Last week the Reserve Bank of Australia opted to keep interest rates on hold at the record low of 1.5% for yet another month.
While this is great news for borrowers, it certainly isn't for savers who will have to contend with low rates on savings accounts and term deposits for a little while longer.
But thankfully the share market is here to help. With a great number of dividend shares offering above-average yields, I think savers ought to skip savings accounts and term deposits and consider putting their money to work in the share market.
Here are three dividend shares I would consider investing in today:
Japara Healthcare Ltd (ASX: JHC)
Australia's population is ageing and I think this aged care provider is in a strong position to profit from it. In order to capture the growing demand for aged care services Japara intends to expand its capacity substantially over the next few years.
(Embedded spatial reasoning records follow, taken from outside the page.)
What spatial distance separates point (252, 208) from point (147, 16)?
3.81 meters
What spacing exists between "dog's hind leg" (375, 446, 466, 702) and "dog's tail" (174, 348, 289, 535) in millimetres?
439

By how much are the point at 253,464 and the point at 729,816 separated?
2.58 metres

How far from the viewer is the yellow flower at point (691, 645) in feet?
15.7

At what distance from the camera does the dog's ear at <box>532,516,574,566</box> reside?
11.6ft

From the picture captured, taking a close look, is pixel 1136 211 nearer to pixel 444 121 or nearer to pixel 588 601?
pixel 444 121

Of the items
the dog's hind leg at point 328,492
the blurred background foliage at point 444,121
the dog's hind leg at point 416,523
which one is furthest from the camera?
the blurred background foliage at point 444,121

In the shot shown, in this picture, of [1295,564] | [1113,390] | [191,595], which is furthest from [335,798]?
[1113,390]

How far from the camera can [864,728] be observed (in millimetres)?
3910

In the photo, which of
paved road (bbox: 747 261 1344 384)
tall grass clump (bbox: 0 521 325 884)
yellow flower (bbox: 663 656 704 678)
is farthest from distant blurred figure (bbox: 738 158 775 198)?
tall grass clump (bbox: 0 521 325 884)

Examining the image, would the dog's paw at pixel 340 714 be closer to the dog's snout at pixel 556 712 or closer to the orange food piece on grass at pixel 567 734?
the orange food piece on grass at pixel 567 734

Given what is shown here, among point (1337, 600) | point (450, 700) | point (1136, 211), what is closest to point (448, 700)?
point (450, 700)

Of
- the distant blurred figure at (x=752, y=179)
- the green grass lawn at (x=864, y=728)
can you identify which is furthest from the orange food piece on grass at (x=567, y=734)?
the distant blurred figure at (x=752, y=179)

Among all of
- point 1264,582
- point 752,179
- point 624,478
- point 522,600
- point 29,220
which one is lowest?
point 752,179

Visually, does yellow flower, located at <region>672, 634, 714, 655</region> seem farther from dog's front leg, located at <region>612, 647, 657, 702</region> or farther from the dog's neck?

I expect this to result in strong earnings and dividend growth over the next decade. Currently its shares provide a trailing fully franked 6.3% dividend.
Retail Food Group Limited (ASX: RFG)
It certainly has been a disappointing year for the shareholders of this food and beverage company. Its shares are down a whopping 37% year-to-date. Thankfully I think its shares have bottomed now, making it a great time to consider an investment. Especially as they provide a very generous trailing fully franked 6.7% dividend.
Telstra Corporation Ltd (ASX: TLS)
Despite the sizeable cut to its dividend, opinion remains largely divided on how sustainable the telco giant's dividend is. While some believe the proposed 22 cents per share dividend will need to be cut further, I remain confident that it will be maintained for at least the next three years. This could make it well worth considering its fully franked 6.3% FY 2018 dividend today.